Harninkontinenz – was ist das eigentlich?

Die International Continence Society definiert Harninkontinenz als jeden unwillkürlichen Harnabgang, d.h. wenn es Betroffenen nicht (immer) möglich ist, Zeitpunkt und Ort der Harnausscheidung zu kontrollieren.

Diagnostik der Blasenschwäche

Aufgrund der verschiedenen Formen der Harninkontinenz ist die ärztliche Diagnose Grundvoraussetzung für eine erfolgreiche Therapie. Im Rahmen der Diagnostik wird abgeklärt, an welcher Form der Harninkontinenz der Patient leidet und welche Faktoren die Erkrankung möglicherweise beeinflussen können.

Die Mehrheit der Harninkontinenzerkrankungen kann allein durch eine gründliche Anamnese sowie weitere einfache Untersuchungen ausreichend diagnostiziert werden.

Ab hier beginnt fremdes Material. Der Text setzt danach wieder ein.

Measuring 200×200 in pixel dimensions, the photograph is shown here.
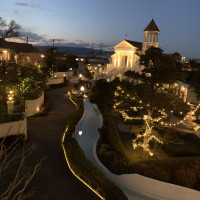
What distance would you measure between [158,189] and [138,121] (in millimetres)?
11883

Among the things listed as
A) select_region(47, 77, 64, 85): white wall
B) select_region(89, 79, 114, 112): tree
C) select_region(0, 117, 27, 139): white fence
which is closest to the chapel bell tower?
select_region(47, 77, 64, 85): white wall

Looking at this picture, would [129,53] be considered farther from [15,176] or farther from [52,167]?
[15,176]

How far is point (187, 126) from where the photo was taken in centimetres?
2117

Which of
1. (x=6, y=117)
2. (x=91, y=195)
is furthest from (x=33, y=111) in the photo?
(x=91, y=195)

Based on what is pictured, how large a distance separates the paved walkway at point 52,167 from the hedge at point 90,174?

Die Diagnostik der Harninkontinenz wird in die Basisdiagnostik und die weiterführende Diagnostik unterteilt.

Die Basisdiagnostik kann von jedem Arzt durchgeführt werden.
Sie umfasst folgende Maßnahmen:

Erhebung einer Anamnese

Das allgemeine Anamnesegespräch dient der Abklärung der individuellen Trink- und Miktionsgewohnheiten, der medizinischen Vorgeschichte sowie bestehender Begleiterkrankungen und Therapien. Aber auch die Lebensgewohnheiten des Patienten spielen eine entscheidende Rolle, um auf mögliche Risikofaktoren aufmerksam zu werden.

Ausfüllen eines Inkontinenz-Fragebogens

Der Inkontinenzfragebogen dient zur Erkennung der Art und des Schweregrades einer Harninkontinenz. Je nach Antwort werden die 16 Fragen mit Punkten bewertet. Die Gesamtsumme ergibt sich dann aus der Addition aller Punkte und gibt Aufschluss über die Inkontinenzform, deren Schwergrad und die zu empfehlende Therapie.

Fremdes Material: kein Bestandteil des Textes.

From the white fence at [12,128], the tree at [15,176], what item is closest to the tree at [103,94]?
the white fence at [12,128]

Führen eines Trink- und Miktionsprotokolls über 3 Tage durch den Patienten

Mithilfe des Trink- und Miktionsprotokolls können Schweregrad und Form der vorliegenden Harninkontinenz eingeschätzt werden. Der Patient erfasst Anzahl der Toilettengänge, Urinmenge und auftretende Inkontinenzepisoden sowie die Trinkmenge detailliert.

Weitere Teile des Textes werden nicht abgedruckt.